I start classes tomorrow. My senior year. It feels exciting but a lot of the time I feel more scared than anything else. Being in high school is something I know how to do. Living at home and seeing Mom every morning, sleepovers at Taylor’s where us and Lucinda stay up until 2am eating ice cream and talking about whatever new guy Lucinda’s started dating. It’s all kind of boring, but in a safe way. Does that make sense? 

It’s like my life right now has a cheat code. I know what tomorrow will look like, what next week looks like, next month. You get it. But after this, it’s blank. There are no clear answers. It’s so scary. Did it feel scary for you? 

I know I shouldn’t say this, but I think of you all the time. I think about you in California and I wonder if moving there felt terrifying or like a relief. Maybe both? I guess I could see how it would be a relief. I can see how getting the entire width of the United States away from me may be a good thing for you. I hate that. I know it’s selfish, but it’s true. 

Everything feels weird and wrong here and I couldn’t figure out why for a while, but I think I finally have. Last year, before everything fell apart and I lost you, when I pictured my senior year it always included you. I imagined late night phone calls like we used to have and weekends where I visited you at Brown. I pictured you proofreading my college essays and me making sure you weren’t forgetting to eat in between study sessions. 

Now, all of that is gone. And I miss it. Is it weird to miss something that never existed in the first place? Well, I do. So much. 

I do hope you’re okay. Of course I do. I hope you’re finding yourself just like Susannah always thought you would. I hope you’re happy- or at least closer than you were. You deserve happiness, you know? I hope you feel like you’ve got all the cheat codes, or at least like finding the answers is exciting and not completely impossible.

-Belly 

 


 

Conrad, 

It’s prom in a little over a week. You’d think I’d be excited about my senior prom. Jere keeps talking about how it’s going to be the “best prom ever”, whatever that means. I can’t tell him that that’s impossible. 

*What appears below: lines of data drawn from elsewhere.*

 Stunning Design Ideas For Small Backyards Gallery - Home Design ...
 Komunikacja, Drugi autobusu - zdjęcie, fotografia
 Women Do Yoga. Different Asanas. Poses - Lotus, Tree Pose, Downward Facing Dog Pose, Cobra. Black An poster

I went dress shopping with Taylor a few weeks ago and bought the second dress I tried on. It’s fine. She told me I looked “snatched” and that Jeremiah would be speechless when he saw me in it. Apparently that’s what counts. I just wanted to get it over with, honestly. Every dress I tried on just made me think of the dress I wore with you and how none of them would ever be as perfect. 

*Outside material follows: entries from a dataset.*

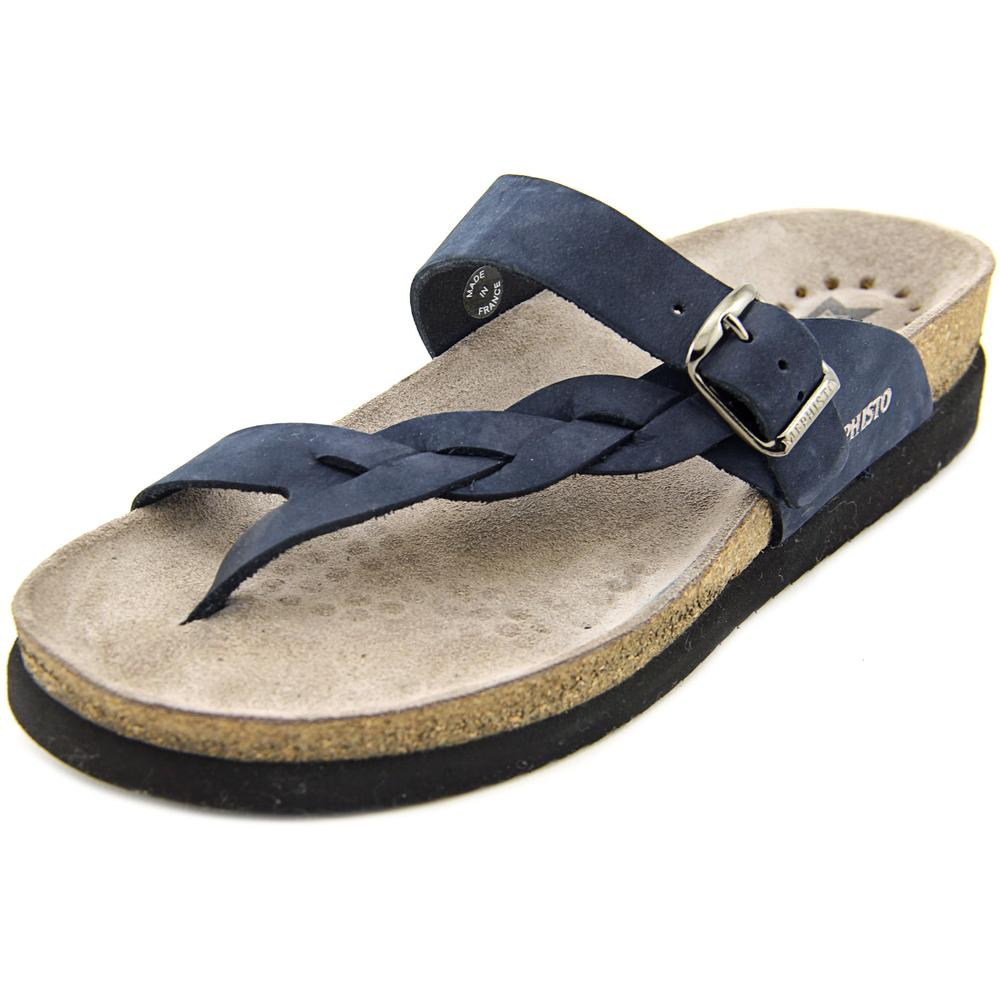 Mephisto Helen Twist Women  Open Toe Leather Blue Thong Sandal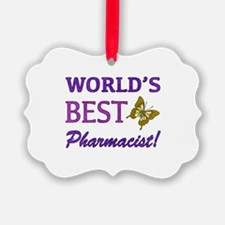World's Best Pharmacist (Butterfly) Ornament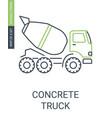 concrete truck icon construction mixer vehicle vector image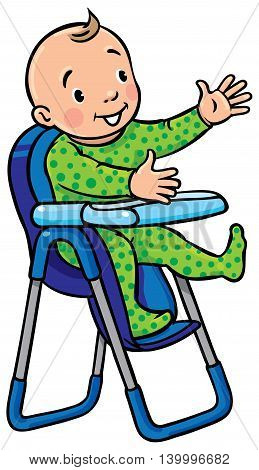 Children vector illustration of funny smiling baby boy or girl in rompers in the highchair.
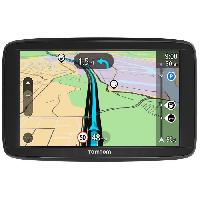 Gps Auto - Module - Boitier De Navigation TOM TOM Gps - START 52 Europe 49 Zones de danger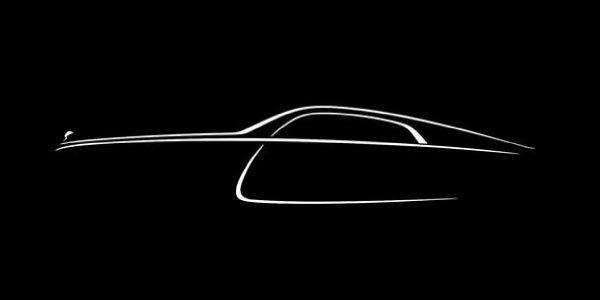 Rolls Royce Wraith : dernier teaser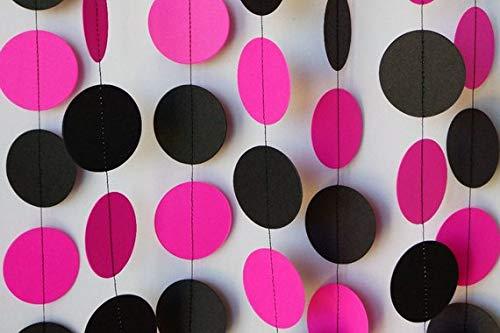 Guirnalda de papel rosa y negro de 3 m, decoración de fiesta ...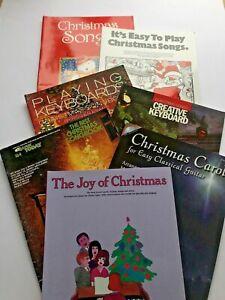Christmas Songs Book Bundle for Keyboard Piano Guitar Carols Hymns x 7     B11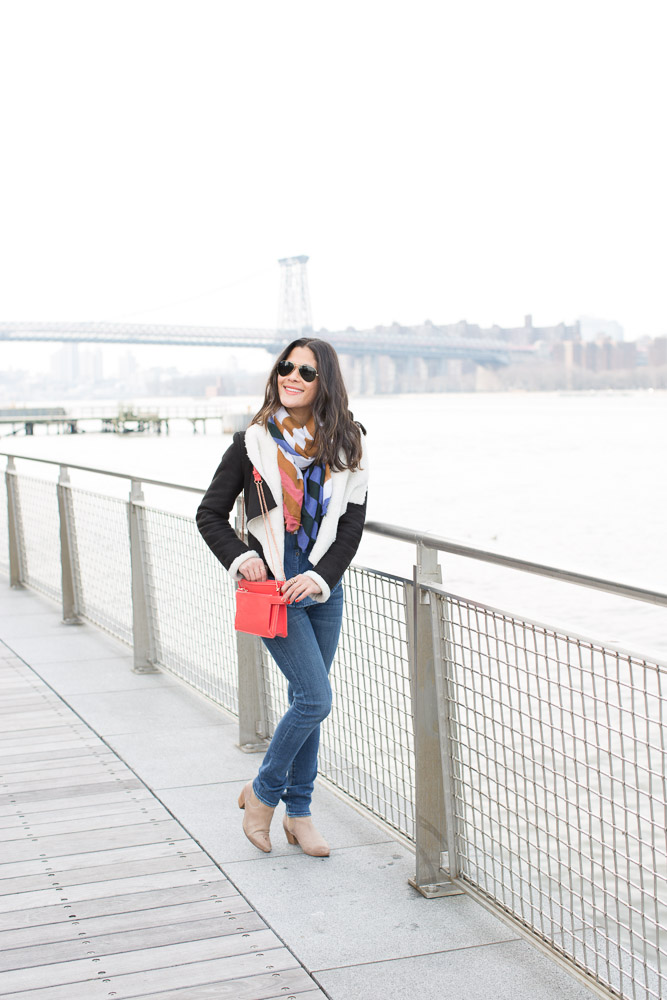 girl-meets-brooklyn-style-fashion-engagement-outfit-love-and-light-photographs165.jpg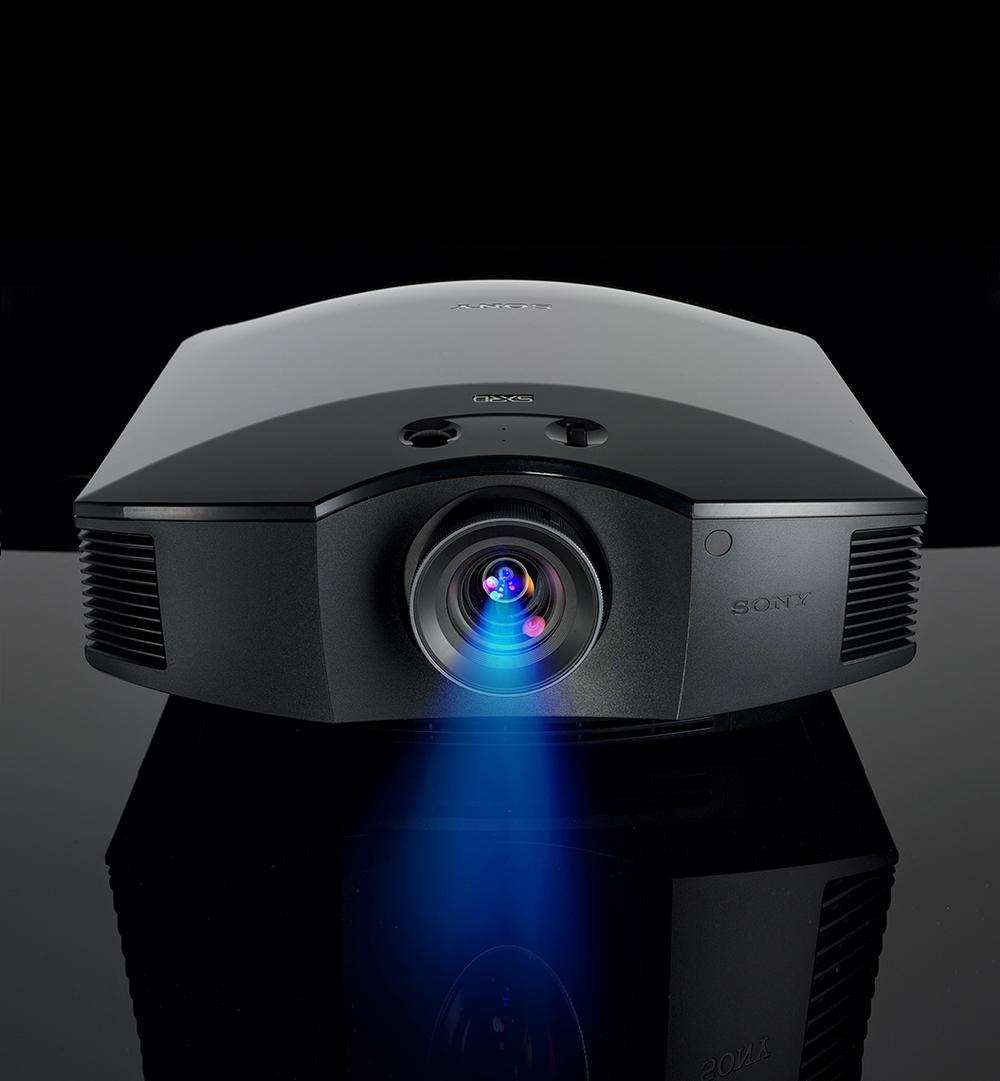 Projector_BFH_0027_FL.jpg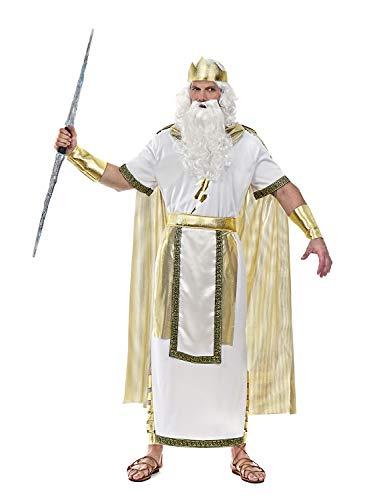 chiber - Disfraz Zeus Dios del Olimpo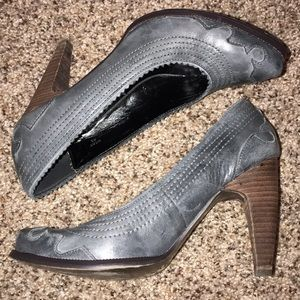 Sexy Gray Western Cowgirl Shoes by Envy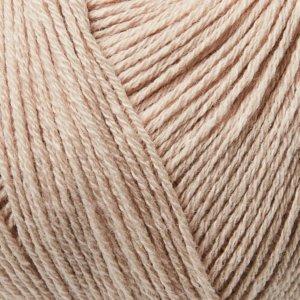 knitting_for_olive_merino_champignonrosa_8506_97526584-b700-4193-8ef5-f29f508ebe95_1024x1024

The truth is, I could wear the most expensive dress in the world and have corsages up and down both arms and it won’t matter because it’s not you. God, Jeremiah would freak out so bad if he ever found this letter and read that. 

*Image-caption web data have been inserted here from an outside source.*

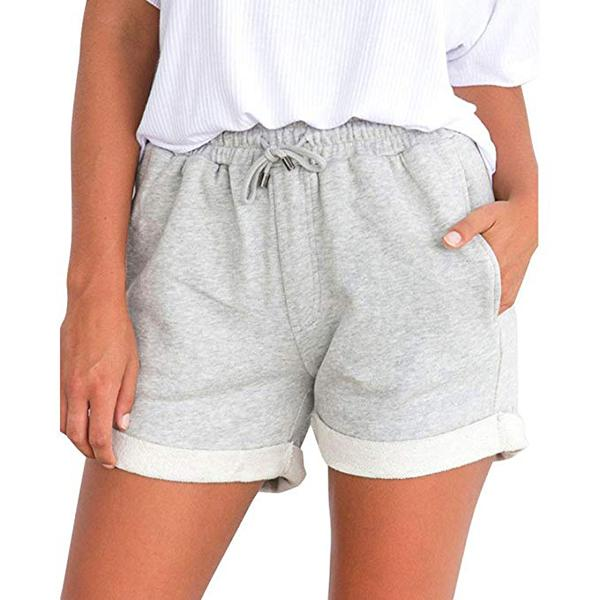 Sports Solid Color Straight Shorts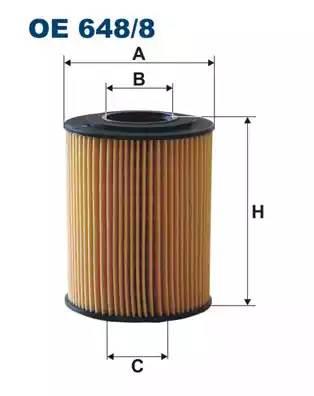 Фильтр масляный, FILTRON, OE6488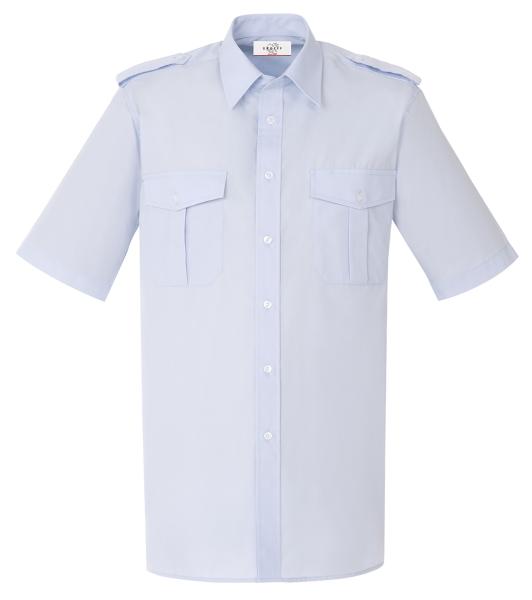 Pánská košile pilotka kr. rukáv sv.modrá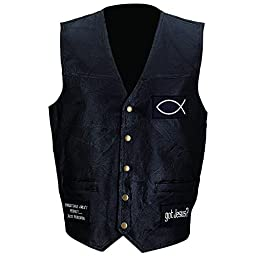 Giovanni Navarre Italian Stone Design Genuine Leather Vest With Christian Patches- M
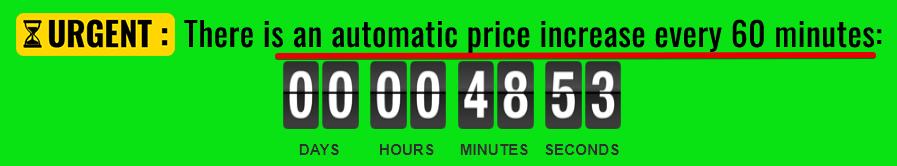 Stuffmyinbox false countdown timer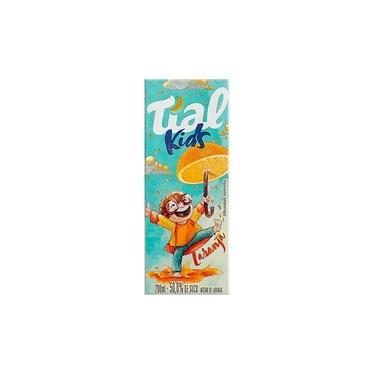 Suco Tial Kids Laranja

A few days ago we were talking on the phone about prom logistics and he was telling me about the proms he went to and without even thinking I asked him if you went to prom with Aubrey. He got pissed and we fought for an hour. “Does everything have to remind you of my brother?!”. I wanted to scream. Instead I just apologized over and over and said it was a stupid question and I didn’t know why I asked. 

Sometimes I wonder what would have happened if I didn’t end things with you last year. Would we have worked through things? Would you have let me be there for you when we lost Susannah? Would we still be together and would I be counting down the days until I got to see you in a tux again and have a re-do? Maybe not. Maybe it all would’ve blown up anyway. 

Sometimes I wonder if this idea of you I’ve always had in my head will go away, or at least quiet down enough that I can move on. When we kissed that first time, I remember thinking it was all my dreams come true. I remember thinking (hoping) we’d be together forever and how lucky I was to have found my person so early. 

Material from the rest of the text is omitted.